Internet of Things’ future collides with Jeep hackers
News that hackers had messed with the controls of a Jeep Cherokee — first the heater, then the radio ... then the transmission, then the brakes — sent a shiver down a lot of spines, and not just in the high-tech community and the auto industry. The entire industrial economy is amped up about the Next Big Thing, and that “thing” goes by the curious name of the Internet of Things. The Internet of Autos is a particularly sensitive part of the mix. But back to the Jeep. The fact that it was a “friendly” hack, and that Fiat Chrysler is issuing a fix, offers cold comfort. For what the hackers demonstrated was not simply one particular vulnerability, but the sobering fact that a vast global engineering company, no doubt paying big dollars to cybersecurity experts, could be out-maneuvered in a situation of life and death. And by a couple of guys in a basement — whose only contact with the Jeep was via their QWERTY keyboard.
The core idea behind the Internet of Things is to use increasingly cheap sensors (soon, we are told, to number in the trillions) and the growing ubiquity of Wi-Fi to create a “smart” world in which devices are continuously connected and engaged with each other. Such connectivity will make life easier for us, and drive economic value. So the future will have “smart” homes in “smart” cities — and we shall be traveling in “smart “cars. To put it in simple terms, the Internet’s “new economy” gets much more closely synced with the “old economy.” In the trade, they call it simply M2M; machine-to-machine.
Yet as the tale of the Jeep Cherokee shows, the “smarter” we get, the more interdependent — and therefore potentially more vulnerable — we become.

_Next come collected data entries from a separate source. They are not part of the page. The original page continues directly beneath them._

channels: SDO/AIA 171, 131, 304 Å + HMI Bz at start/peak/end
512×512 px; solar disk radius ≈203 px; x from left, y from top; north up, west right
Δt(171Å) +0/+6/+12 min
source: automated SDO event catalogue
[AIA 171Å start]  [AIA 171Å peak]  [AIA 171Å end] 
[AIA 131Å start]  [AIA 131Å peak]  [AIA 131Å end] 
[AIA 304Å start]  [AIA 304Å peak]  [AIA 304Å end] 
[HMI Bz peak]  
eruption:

Every fresh connection raises the stakes with all the exponential inevitability of Moore’s Law itself.
We have already begun to learn this lesson with respect to information. Hackers have ransacked the data held by major corporations so often that it’s scarcely news any more. Visa, Sony, Target — the list keeps growing. The latest scandal, of course, is that of the U.S. Office of Personnel Management, the federal HR agency. It appears that more than 20 million personnel records have been siphoned off, including millions containing extremely sensitive high-security clearance applications. Not so long ago the only way to filch that kind of data was with a photocopier.
What’s different, of course, with the Internet of Things is that the threat posed is not simply to information — but directly to people’s safety and indeed their lives. This is already true across a range of early applications, from heating and locking your home to certain medical devices, to a host of uses in transportation — including, of course, the Jeep Cherokee. As the “smart” movement advances to include self-driving cars (and trucks, and buses, and trains), a huge range of health care applications and comprehensively connected smart homes, the risk curve gets steeper. And as it rises, perceived risk — what people worry might go wrong — can go off the scale. Just one big scare could lead to a huge loss of confidence — and corresponding market damage.
So what to do? The Internet of Things is with us and growing. By one estimate, we shall soon have 100 connected devices in every home. Management gurus at McKinsey & Co. reckon that by 2025 it will be driving up to $11 trillion of value — more than one-tenth of the global economy.
Here’s the thing: One spine shivering colder than most when the Jeep story broke was that of Fiat Chrysler’s flamboyant boss, Sergio Marchionne. He’s no typical CEO, aloof in the C suite behind layers of aides. I once saw him pull six different cell phones out of his pockets, and he’s famous for having dozens of direct reports. His company’s rapid decision to recall 1.4 million vehicles plainly came from the top. In the era of the Internet of Things, trust becomes ever more important to business.
Brands who stumble will pay a heavy price. Companies who want trusting customers will need to build cybersecurity into the core of their design and engineering processes from the ground up, and hold everyone on the team responsible; and we will expect them to operate with a high degree of openness. In the machine-to-machine economy our hard-won trust will need to be continuously maintained if they want to stay in business. We shall expect transparency and extreme reliability as the increasingly interconnected economy moves ahead.
I wonder if cybersecurity is a department among Marchionne’s direct reports. Perhaps it is now.